Me llevaron a una comisaría de policía y me encerraron en un cuartucho que olía a todo menos a limpio. Serían ya las diez de la noche cuando un agente vino a quitarme las esposas y a llevarme a un despacho donde no había nadie. Al rato entró el inspector que ya conocía. Me dijo que me habían visto saltando por la azotea desde los pisos de enfrente, y que le repitiera mi versión, pero dándole nombres de las personas que me conocieran y pudieran responder por mí.
Le repetí más detallado todo y le dí el nombre y los apellidos del médico, de mi jefe, de mi novia, de mis compañeros y la dirección de mi casa.
Me dejaron nuevamente en el calabozo, después de que se apiadaran de mí y me dieran una botella grande de agua, que me bebí entera.
A la hora y media aproximadamente me volvieron a llevar al mismo despacho y me dejaron solo. Al rato entró el inspector a decirme que quedaba libre, pues varias personas me habían reconocido y habíase aclarado todo.
Al salir, en la sala de entrada, estaba mi novia, el médico, la enfermera, mi jefe y mis compañeros que me daban palmadas y bromeaban con lo que me había pasado. Les dí las gracias a todos. El médico y la enfermera me pedían disculpas y perdones.
Yo cogí a mi novia, nos montamos en su coche, y ya cuando salimos fue cuando me hundí pensando en todo lo que me había pasado. Rompí a llorar desconsoladamente a borbotones.
Paramos a tomar algo, ya más tranquilo, pues no quería llegar a mi casa en ese estado. Me lavé un poco y me peiné para estar más presentable.
Menos mal que mis padres, ya mayores, no se habían enterado de nada.

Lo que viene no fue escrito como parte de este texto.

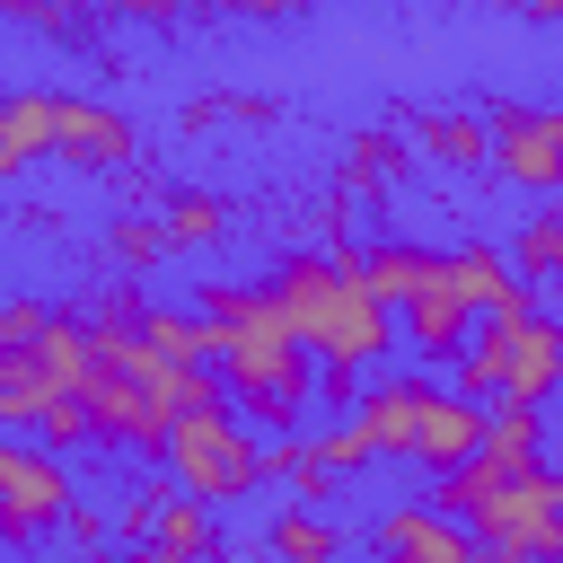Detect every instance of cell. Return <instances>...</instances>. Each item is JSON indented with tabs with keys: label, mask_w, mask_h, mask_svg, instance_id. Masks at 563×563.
Here are the masks:
<instances>
[{
	"label": "cell",
	"mask_w": 563,
	"mask_h": 563,
	"mask_svg": "<svg viewBox=\"0 0 563 563\" xmlns=\"http://www.w3.org/2000/svg\"><path fill=\"white\" fill-rule=\"evenodd\" d=\"M264 282H273L282 325L308 343L317 369H369L378 352H396V308L361 282V246H334V255H282Z\"/></svg>",
	"instance_id": "7a4b0ae2"
},
{
	"label": "cell",
	"mask_w": 563,
	"mask_h": 563,
	"mask_svg": "<svg viewBox=\"0 0 563 563\" xmlns=\"http://www.w3.org/2000/svg\"><path fill=\"white\" fill-rule=\"evenodd\" d=\"M158 220H167V238H176V246H202V238H220V229H229V202H220V194H202V185H176Z\"/></svg>",
	"instance_id": "7402d4cb"
},
{
	"label": "cell",
	"mask_w": 563,
	"mask_h": 563,
	"mask_svg": "<svg viewBox=\"0 0 563 563\" xmlns=\"http://www.w3.org/2000/svg\"><path fill=\"white\" fill-rule=\"evenodd\" d=\"M440 290H457L475 308V325H501V317H528V282L510 255L493 246H440Z\"/></svg>",
	"instance_id": "8fae6325"
},
{
	"label": "cell",
	"mask_w": 563,
	"mask_h": 563,
	"mask_svg": "<svg viewBox=\"0 0 563 563\" xmlns=\"http://www.w3.org/2000/svg\"><path fill=\"white\" fill-rule=\"evenodd\" d=\"M369 545H378V554H413V563H484V537H475L466 519H440L431 501H396V510H378Z\"/></svg>",
	"instance_id": "7c38bea8"
},
{
	"label": "cell",
	"mask_w": 563,
	"mask_h": 563,
	"mask_svg": "<svg viewBox=\"0 0 563 563\" xmlns=\"http://www.w3.org/2000/svg\"><path fill=\"white\" fill-rule=\"evenodd\" d=\"M97 18H141V26H176V0H88Z\"/></svg>",
	"instance_id": "83f0119b"
},
{
	"label": "cell",
	"mask_w": 563,
	"mask_h": 563,
	"mask_svg": "<svg viewBox=\"0 0 563 563\" xmlns=\"http://www.w3.org/2000/svg\"><path fill=\"white\" fill-rule=\"evenodd\" d=\"M35 158H53V97L44 88H9L0 97V185L26 176Z\"/></svg>",
	"instance_id": "ac0fdd59"
},
{
	"label": "cell",
	"mask_w": 563,
	"mask_h": 563,
	"mask_svg": "<svg viewBox=\"0 0 563 563\" xmlns=\"http://www.w3.org/2000/svg\"><path fill=\"white\" fill-rule=\"evenodd\" d=\"M413 150L440 167H493V114H449V106H413Z\"/></svg>",
	"instance_id": "e0dca14e"
},
{
	"label": "cell",
	"mask_w": 563,
	"mask_h": 563,
	"mask_svg": "<svg viewBox=\"0 0 563 563\" xmlns=\"http://www.w3.org/2000/svg\"><path fill=\"white\" fill-rule=\"evenodd\" d=\"M369 563H413V554H369Z\"/></svg>",
	"instance_id": "d6a6232c"
},
{
	"label": "cell",
	"mask_w": 563,
	"mask_h": 563,
	"mask_svg": "<svg viewBox=\"0 0 563 563\" xmlns=\"http://www.w3.org/2000/svg\"><path fill=\"white\" fill-rule=\"evenodd\" d=\"M123 537L132 545H158V554H185V563H211L220 554V528H211V501L176 493V484H141L123 501Z\"/></svg>",
	"instance_id": "9c48e42d"
},
{
	"label": "cell",
	"mask_w": 563,
	"mask_h": 563,
	"mask_svg": "<svg viewBox=\"0 0 563 563\" xmlns=\"http://www.w3.org/2000/svg\"><path fill=\"white\" fill-rule=\"evenodd\" d=\"M264 554H273V563H334V554H343V537H334L317 510H282V519H273V537H264Z\"/></svg>",
	"instance_id": "44dd1931"
},
{
	"label": "cell",
	"mask_w": 563,
	"mask_h": 563,
	"mask_svg": "<svg viewBox=\"0 0 563 563\" xmlns=\"http://www.w3.org/2000/svg\"><path fill=\"white\" fill-rule=\"evenodd\" d=\"M211 9H229V0H176V18H211Z\"/></svg>",
	"instance_id": "1f68e13d"
},
{
	"label": "cell",
	"mask_w": 563,
	"mask_h": 563,
	"mask_svg": "<svg viewBox=\"0 0 563 563\" xmlns=\"http://www.w3.org/2000/svg\"><path fill=\"white\" fill-rule=\"evenodd\" d=\"M554 501H563V475H554Z\"/></svg>",
	"instance_id": "836d02e7"
},
{
	"label": "cell",
	"mask_w": 563,
	"mask_h": 563,
	"mask_svg": "<svg viewBox=\"0 0 563 563\" xmlns=\"http://www.w3.org/2000/svg\"><path fill=\"white\" fill-rule=\"evenodd\" d=\"M361 282H369L387 308H405L413 290H431V282H440V246H405V238H378V246H361Z\"/></svg>",
	"instance_id": "ffe728a7"
},
{
	"label": "cell",
	"mask_w": 563,
	"mask_h": 563,
	"mask_svg": "<svg viewBox=\"0 0 563 563\" xmlns=\"http://www.w3.org/2000/svg\"><path fill=\"white\" fill-rule=\"evenodd\" d=\"M79 387H88V317L79 308H53V325L26 352H0V422H18V431H35Z\"/></svg>",
	"instance_id": "5b68a950"
},
{
	"label": "cell",
	"mask_w": 563,
	"mask_h": 563,
	"mask_svg": "<svg viewBox=\"0 0 563 563\" xmlns=\"http://www.w3.org/2000/svg\"><path fill=\"white\" fill-rule=\"evenodd\" d=\"M167 484L176 493H194V501H246L255 484H264V449H255V431H246V413L220 396V405H202V413H176V431H167Z\"/></svg>",
	"instance_id": "277c9868"
},
{
	"label": "cell",
	"mask_w": 563,
	"mask_h": 563,
	"mask_svg": "<svg viewBox=\"0 0 563 563\" xmlns=\"http://www.w3.org/2000/svg\"><path fill=\"white\" fill-rule=\"evenodd\" d=\"M510 264H519V282H563V211H537V220L519 229Z\"/></svg>",
	"instance_id": "cb8c5ba5"
},
{
	"label": "cell",
	"mask_w": 563,
	"mask_h": 563,
	"mask_svg": "<svg viewBox=\"0 0 563 563\" xmlns=\"http://www.w3.org/2000/svg\"><path fill=\"white\" fill-rule=\"evenodd\" d=\"M466 528L493 545V554H519V563H563V501H554V466H528V475H501Z\"/></svg>",
	"instance_id": "8992f818"
},
{
	"label": "cell",
	"mask_w": 563,
	"mask_h": 563,
	"mask_svg": "<svg viewBox=\"0 0 563 563\" xmlns=\"http://www.w3.org/2000/svg\"><path fill=\"white\" fill-rule=\"evenodd\" d=\"M493 176L519 194L563 185V106H493Z\"/></svg>",
	"instance_id": "ba28073f"
},
{
	"label": "cell",
	"mask_w": 563,
	"mask_h": 563,
	"mask_svg": "<svg viewBox=\"0 0 563 563\" xmlns=\"http://www.w3.org/2000/svg\"><path fill=\"white\" fill-rule=\"evenodd\" d=\"M0 18H18V26H53V35H79V0H0Z\"/></svg>",
	"instance_id": "4316f807"
},
{
	"label": "cell",
	"mask_w": 563,
	"mask_h": 563,
	"mask_svg": "<svg viewBox=\"0 0 563 563\" xmlns=\"http://www.w3.org/2000/svg\"><path fill=\"white\" fill-rule=\"evenodd\" d=\"M114 308L141 325V343H150L167 369H211V325H202V317H185V308H150L141 290H114Z\"/></svg>",
	"instance_id": "2e32d148"
},
{
	"label": "cell",
	"mask_w": 563,
	"mask_h": 563,
	"mask_svg": "<svg viewBox=\"0 0 563 563\" xmlns=\"http://www.w3.org/2000/svg\"><path fill=\"white\" fill-rule=\"evenodd\" d=\"M62 528H70V537H79V545H88V554H106V519H97V510H88V501H79V510H70V519H62Z\"/></svg>",
	"instance_id": "f1b7e54d"
},
{
	"label": "cell",
	"mask_w": 563,
	"mask_h": 563,
	"mask_svg": "<svg viewBox=\"0 0 563 563\" xmlns=\"http://www.w3.org/2000/svg\"><path fill=\"white\" fill-rule=\"evenodd\" d=\"M431 378H378V387H361L352 396V422L378 440V457H413V431H422V413H431Z\"/></svg>",
	"instance_id": "5bb4252c"
},
{
	"label": "cell",
	"mask_w": 563,
	"mask_h": 563,
	"mask_svg": "<svg viewBox=\"0 0 563 563\" xmlns=\"http://www.w3.org/2000/svg\"><path fill=\"white\" fill-rule=\"evenodd\" d=\"M475 457H484L493 475H528V466H545V405H493Z\"/></svg>",
	"instance_id": "d6986e66"
},
{
	"label": "cell",
	"mask_w": 563,
	"mask_h": 563,
	"mask_svg": "<svg viewBox=\"0 0 563 563\" xmlns=\"http://www.w3.org/2000/svg\"><path fill=\"white\" fill-rule=\"evenodd\" d=\"M70 510H79L70 466L53 449H35V440H0V545H35Z\"/></svg>",
	"instance_id": "52a82bcc"
},
{
	"label": "cell",
	"mask_w": 563,
	"mask_h": 563,
	"mask_svg": "<svg viewBox=\"0 0 563 563\" xmlns=\"http://www.w3.org/2000/svg\"><path fill=\"white\" fill-rule=\"evenodd\" d=\"M44 325H53V308H44V299H0V352H26Z\"/></svg>",
	"instance_id": "484cf974"
},
{
	"label": "cell",
	"mask_w": 563,
	"mask_h": 563,
	"mask_svg": "<svg viewBox=\"0 0 563 563\" xmlns=\"http://www.w3.org/2000/svg\"><path fill=\"white\" fill-rule=\"evenodd\" d=\"M457 396L475 405H545L563 396V325L554 317H501V325H475L466 361H457Z\"/></svg>",
	"instance_id": "3957f363"
},
{
	"label": "cell",
	"mask_w": 563,
	"mask_h": 563,
	"mask_svg": "<svg viewBox=\"0 0 563 563\" xmlns=\"http://www.w3.org/2000/svg\"><path fill=\"white\" fill-rule=\"evenodd\" d=\"M106 246H114V264H123V273H150L176 238H167V220H158V211H123V220L106 229Z\"/></svg>",
	"instance_id": "603a6c76"
},
{
	"label": "cell",
	"mask_w": 563,
	"mask_h": 563,
	"mask_svg": "<svg viewBox=\"0 0 563 563\" xmlns=\"http://www.w3.org/2000/svg\"><path fill=\"white\" fill-rule=\"evenodd\" d=\"M396 334L422 352V369H457V361H466V343H475V308H466L457 290H440V282H431V290H413V299L396 308Z\"/></svg>",
	"instance_id": "4fadbf2b"
},
{
	"label": "cell",
	"mask_w": 563,
	"mask_h": 563,
	"mask_svg": "<svg viewBox=\"0 0 563 563\" xmlns=\"http://www.w3.org/2000/svg\"><path fill=\"white\" fill-rule=\"evenodd\" d=\"M53 158H70L88 176H114V167L141 158V132H132V114H114L97 97H53Z\"/></svg>",
	"instance_id": "30bf717a"
},
{
	"label": "cell",
	"mask_w": 563,
	"mask_h": 563,
	"mask_svg": "<svg viewBox=\"0 0 563 563\" xmlns=\"http://www.w3.org/2000/svg\"><path fill=\"white\" fill-rule=\"evenodd\" d=\"M493 9H510V18H537V26H563V0H493Z\"/></svg>",
	"instance_id": "f546056e"
},
{
	"label": "cell",
	"mask_w": 563,
	"mask_h": 563,
	"mask_svg": "<svg viewBox=\"0 0 563 563\" xmlns=\"http://www.w3.org/2000/svg\"><path fill=\"white\" fill-rule=\"evenodd\" d=\"M229 9H238V18H299L308 0H229Z\"/></svg>",
	"instance_id": "4dcf8cb0"
},
{
	"label": "cell",
	"mask_w": 563,
	"mask_h": 563,
	"mask_svg": "<svg viewBox=\"0 0 563 563\" xmlns=\"http://www.w3.org/2000/svg\"><path fill=\"white\" fill-rule=\"evenodd\" d=\"M484 413H493V405H475V396L440 387V396H431V413H422V431H413V466H431V475L466 466V457L484 449Z\"/></svg>",
	"instance_id": "9a60e30c"
},
{
	"label": "cell",
	"mask_w": 563,
	"mask_h": 563,
	"mask_svg": "<svg viewBox=\"0 0 563 563\" xmlns=\"http://www.w3.org/2000/svg\"><path fill=\"white\" fill-rule=\"evenodd\" d=\"M194 317L211 325V369H220L229 405H238L246 422L290 431V422L308 413L317 361H308V343L282 325L273 282H220V290H202V308H194Z\"/></svg>",
	"instance_id": "6da1fadb"
},
{
	"label": "cell",
	"mask_w": 563,
	"mask_h": 563,
	"mask_svg": "<svg viewBox=\"0 0 563 563\" xmlns=\"http://www.w3.org/2000/svg\"><path fill=\"white\" fill-rule=\"evenodd\" d=\"M317 457H325V475H361V466L378 457V440L343 413V422H325V431H317Z\"/></svg>",
	"instance_id": "d4e9b609"
}]
</instances>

No guardo rencor a la policía, pues me trataron sin amabilidad pero correctamente. Sin embargo lo que más me afectó y aún después de muchos años recuerdo, son las miradas de odio y la agresividad de las dos ancianas cuando bajábamos las escaleras.
Desde aquel día, el médico y yo nos hicimos muy amigos, incluso fue el padrino de bautizo de mi primer hijo. Pero lo que nunca más volví a hacer, fue sentarme en ninguna sala de espera por muy despierto que estuviese.